Four components for IoT systems are:
This is not a straight forward approach. Most often, it starts with the client or end-user energy requirement. For example, you need to run a device for one day or three days. This certainly is an oversimplification. Let start with a device that requires about 200mA, 3.3V running, and and 3-day operation in case there is no sunshine. The energy needed is:
$$E(Ws) = 0.2(A)*3600(s/h)*72(h/3days)*3.3(V) = 171072(J)$$
Assume that the net energy stored in the battery with 90% efficiency, and another 75% is the efficiency converting from the solar panel to charge to the battery. The battery requirement is:
$$(171072(Ws)/0.9)/3.7(V)/(3600s/h) = 14(Ah)$$
or for 2000mAh cell such as 18650, you need 7 cells. Remember, 7 cells to run a device that requires only 200mA for 3 days. Also, the energy needed to fully charged the 14Ah battery is:
$$14(Ah)/0.75 = 18Ah$$
Secondly, the variation of solar flux introduces another layer of uncertainty. The flux is not the same in every location on the Earth's ground, and not every time for one location. Even with one location, the angle or dilatation of the panel directly leads to a different amount of energy harvested. For a simple approach, let say you went out and bought a 20W solar panel for $15.

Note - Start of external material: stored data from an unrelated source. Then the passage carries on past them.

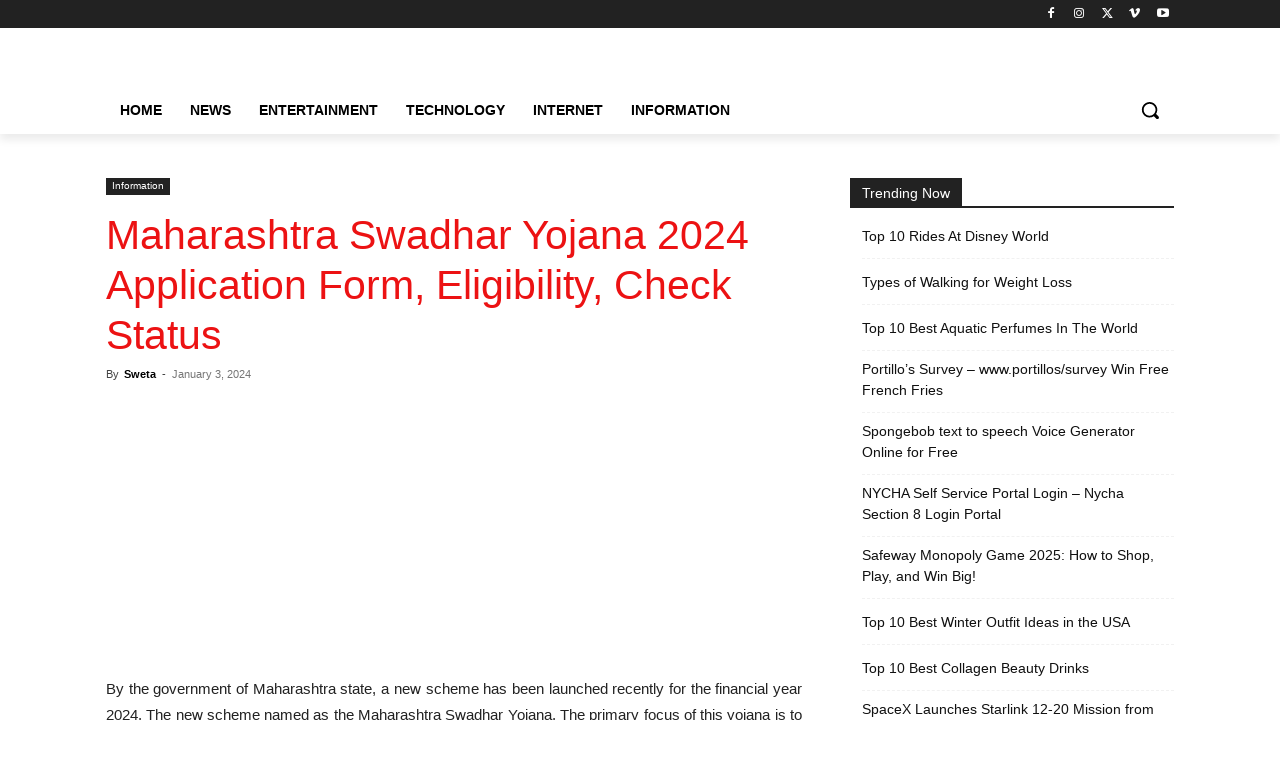

--- FILE ---
content_type: text/html; charset=utf-8
request_url: https://www.google.com/recaptcha/api2/aframe
body_size: 267
content:
<!DOCTYPE HTML><html><head><meta http-equiv="content-type" content="text/html; charset=UTF-8"></head><body><script nonce="5DrCdgP-1LAAeJbdKUGkgA">/** Anti-fraud and anti-abuse applications only. See google.com/recaptcha */ try{var clients={'sodar':'https://pagead2.googlesyndication.com/pagead/sodar?'};window.addEventListener("message",function(a){try{if(a.source===window.parent){var b=JSON.parse(a.data);var c=clients[b['id']];if(c){var d=document.createElement('img');d.src=c+b['params']+'&rc='+(localStorage.getItem("rc::a")?sessionStorage.getItem("rc::b"):"");window.document.body.appendChild(d);sessionStorage.setItem("rc::e",parseInt(sessionStorage.getItem("rc::e")||0)+1);localStorage.setItem("rc::h",'1768936418945');}}}catch(b){}});window.parent.postMessage("_grecaptcha_ready", "*");}catch(b){}</script></body></html>

--- FILE ---
content_type: application/javascript; charset=utf-8
request_url: https://fundingchoicesmessages.google.com/f/AGSKWxXF4BOjHP1uRK0SVhy8_a5dbDMvJwjcdVgXftrJOrOtX-83051FtElLqs7qiqCMyO-WzNRGh0BVWR8h38e4gxucrZRYCM2ylcCdnTPoJAOda-cDVa-55udfw7BfuC-e6rpWaLNwc80kMYBUthtgyPiAR1eM1Wk2-wcfsF443a66d5eJbIO-rUJqLvXo/_/advertisingbanner_/no_ads./ads?zone=/yads_.online/ads/
body_size: -1290
content:
window['8ef41862-56d4-4684-a2db-d1d328720004'] = true;

--- FILE ---
content_type: application/javascript; charset=utf-8
request_url: https://fundingchoicesmessages.google.com/f/AGSKWxWMG2ysCo13x7yRcRxZVoGNGPa60jD8iRlKhtmT4cLUY8bUwSoWnAGW0eWP0hp43_MjXlQp6hMhUCdFV4brwtopWAR2aivjCqnmePLWNYu-n-CDgAdT1eBUhds3yXo8OuQBpHkq9A==?fccs=W251bGwsbnVsbCxudWxsLG51bGwsbnVsbCxudWxsLFsxNzY4OTM2NDE2LDgwNDAwMDAwMF0sbnVsbCxudWxsLG51bGwsW251bGwsWzddXSwiaHR0cHM6Ly90aW1lc2FsZXJ0LmNvbS9tYWhhcmFzaHRyYS1zd2FkaGFyLXlvamFuYS8zODc3Ny8iLG51bGwsW1s4LCI5b0VCUi01bXFxbyJdLFs5LCJlbi1VUyJdLFsxOSwiMiJdLFsxNywiWzBdIl0sWzI0LCIiXSxbMjksImZhbHNlIl1dXQ
body_size: -221
content:
if (typeof __googlefc.fcKernelManager.run === 'function') {"use strict";this.default_ContributorServingResponseClientJs=this.default_ContributorServingResponseClientJs||{};(function(_){var window=this;
try{
var QH=function(a){this.A=_.t(a)};_.u(QH,_.J);var RH=_.ed(QH);var SH=function(a,b,c){this.B=a;this.params=b;this.j=c;this.l=_.F(this.params,4);this.o=new _.dh(this.B.document,_.O(this.params,3),new _.Qg(_.Qk(this.j)))};SH.prototype.run=function(){if(_.P(this.params,10)){var a=this.o;var b=_.eh(a);b=_.Od(b,4);_.ih(a,b)}a=_.Rk(this.j)?_.be(_.Rk(this.j)):new _.de;_.ee(a,9);_.F(a,4)!==1&&_.G(a,4,this.l===2||this.l===3?1:2);_.Fg(this.params,5)&&(b=_.O(this.params,5),_.hg(a,6,b));return a};var TH=function(){};TH.prototype.run=function(a,b){var c,d;return _.v(function(e){c=RH(b);d=(new SH(a,c,_.A(c,_.Pk,2))).run();return e.return({ia:_.L(d)})})};_.Tk(8,new TH);
}catch(e){_._DumpException(e)}
}).call(this,this.default_ContributorServingResponseClientJs);
// Google Inc.

//# sourceURL=/_/mss/boq-content-ads-contributor/_/js/k=boq-content-ads-contributor.ContributorServingResponseClientJs.en_US.9oEBR-5mqqo.es5.O/d=1/exm=kernel_loader,loader_js_executable/ed=1/rs=AJlcJMwtVrnwsvCgvFVyuqXAo8GMo9641A/m=web_iab_tcf_v2_signal_executable
__googlefc.fcKernelManager.run('\x5b\x5b\x5b8,\x22\x5bnull,\x5b\x5bnull,null,null,\\\x22https:\/\/fundingchoicesmessages.google.com\/f\/AGSKWxUjaZlYqghbq-bo2gOxZbip7TUzcQ0KP4jqcumlC_iQ1_3GSJblRzJPVHsVnQIUXvbSLV5NJiAH_pxtmgXhYFpTA52obv_hKeV-ncZLm8ufpMVpCboLjwNiUfeA537fbnhQeJDQSg\\\\u003d\\\\u003d\\\x22\x5d,null,null,\x5bnull,null,null,\\\x22https:\/\/fundingchoicesmessages.google.com\/el\/AGSKWxXszuABf-U4xTxotNDtVogJV8DuZ0kFBe6BVluPTEKiKG3lL8-Wot9WmXELKyjfoF4_t4R047eM6q3eLXmDX34mI-XlZUALwa2Nv6WghHaEQMF-sfy1wtbv4q2faIR0Agie9SXF1g\\\\u003d\\\\u003d\\\x22\x5d,null,\x5bnull,\x5b7\x5d\x5d\x5d,\\\x22timesalert.com\\\x22,1,\\\x22en\\\x22,null,null,null,null,1\x5d\x22\x5d\x5d,\x5bnull,null,null,\x22https:\/\/fundingchoicesmessages.google.com\/f\/AGSKWxVgRbDXZfQRWBjhBxrFmnEm-_iXNAgm3EWbLlJ2moW7slhOWQgJhhdNQa_ONwwJNr1YdSH1PQu8t1gTU_adR6jtD5ZbZvLW6jT2tUTAOv2BG0nxdvvc_d3ZdxYMxmaGt-0eCV-AQQ\\u003d\\u003d\x22\x5d\x5d');}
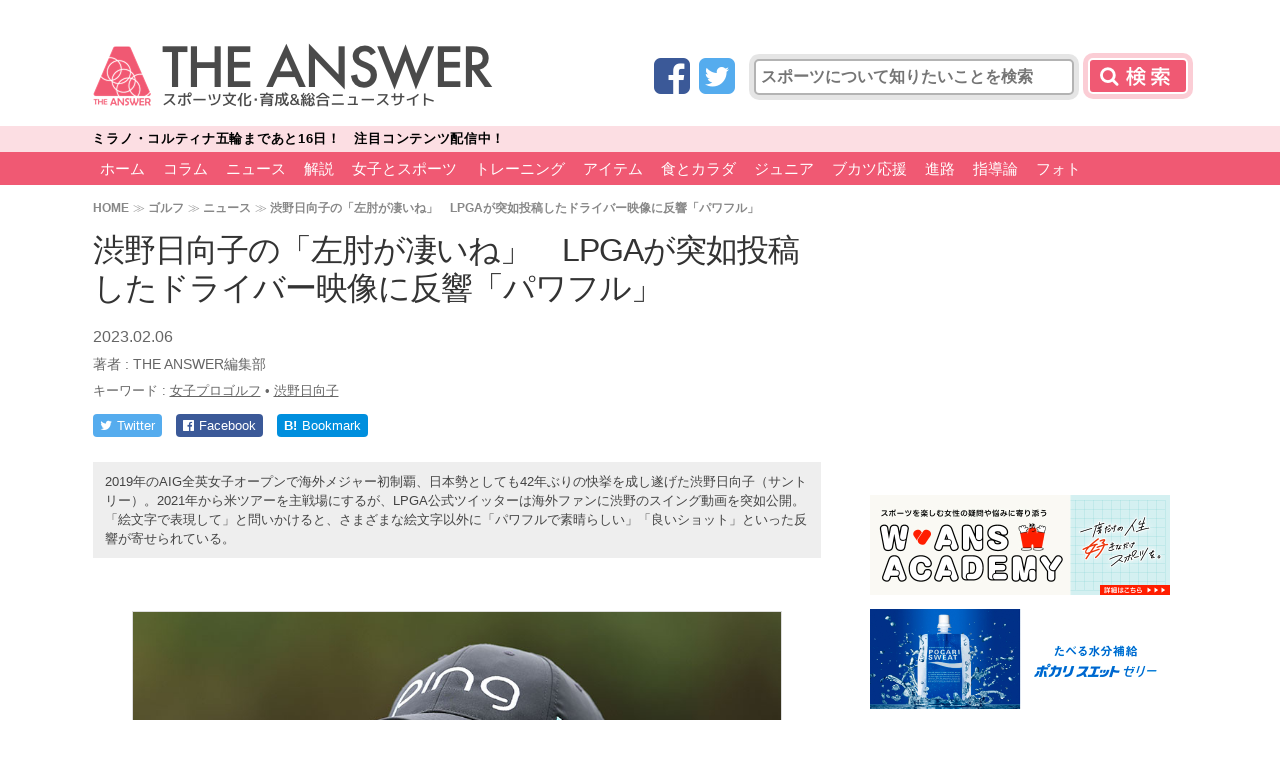

--- FILE ---
content_type: text/html; charset=utf-8
request_url: https://www.google.com/recaptcha/api2/aframe
body_size: 269
content:
<!DOCTYPE HTML><html><head><meta http-equiv="content-type" content="text/html; charset=UTF-8"></head><body><script nonce="yc6ThASIVXPvhQ0CzPmvSQ">/** Anti-fraud and anti-abuse applications only. See google.com/recaptcha */ try{var clients={'sodar':'https://pagead2.googlesyndication.com/pagead/sodar?'};window.addEventListener("message",function(a){try{if(a.source===window.parent){var b=JSON.parse(a.data);var c=clients[b['id']];if(c){var d=document.createElement('img');d.src=c+b['params']+'&rc='+(localStorage.getItem("rc::a")?sessionStorage.getItem("rc::b"):"");window.document.body.appendChild(d);sessionStorage.setItem("rc::e",parseInt(sessionStorage.getItem("rc::e")||0)+1);localStorage.setItem("rc::h",'1768897226895');}}}catch(b){}});window.parent.postMessage("_grecaptcha_ready", "*");}catch(b){}</script></body></html>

If the solar panel is operated at 18V and rated at 20Wp. In a particular location, the solar flux is 1000W/m2. The conversion efficiency of the solar panel is 10% given un-optimize tilt and unstable solar flux during that day which translated to a net of 500W/m2 of solar flux reaching the solar panel. In addition, the sun is up for 5 hours a day. Can 20Wp panel charge a 18Ah (at 3.7V) in one day? It is a bit confuse here. Let unwind!
First, 18Ah at 3.7V is different than 18Ah at 18V. Using Ah for battery capacity is convenient for estimating how long needed for charge or discharge. For example, 18Ah (at 3.7V) means the battery can run at 1A for 18h with a voltage of 3.7V. So the capacity of 18Ah battery at 3.7V is equivalent to:$$18(Ah)*3.7(V)/18(V)=3.7Ah$$
Which means the battery can be fully charged at 18V with 1A in 3.7h. Noted that I assumed the solar flux at 1000W/m2 for often is the standard condition for solar panel efficiency testing. For a 20Wp panel at 10% net efficiency (assume that the rated capacity of this solar is 20%), the current produced is:$$(20W/18V)*50\% = 0.55A$$
Time requires to fully charge a 3.7Ah battery with 20Wp is:$$3.7Ah/0.55A = 6.66h$$
Which is less more than 5 hours by my assumption. My point here is to go over an exercise calculating a battery requirement and double check with solar panel capacity. We can adjust the condition to best fit our available part. For example, solar panels are available in 20W, 30W but not 21.1W. Lithium battery is configured to 1S (3.7), 2S, 3S, 4S but not 18V. In the end, the amount of time the battery can run for a particular system is an end product from best available trade off.
Now, are we sure that a constant flux of 1000W/m2 in 6.7h and 10% overall conversion efficiency?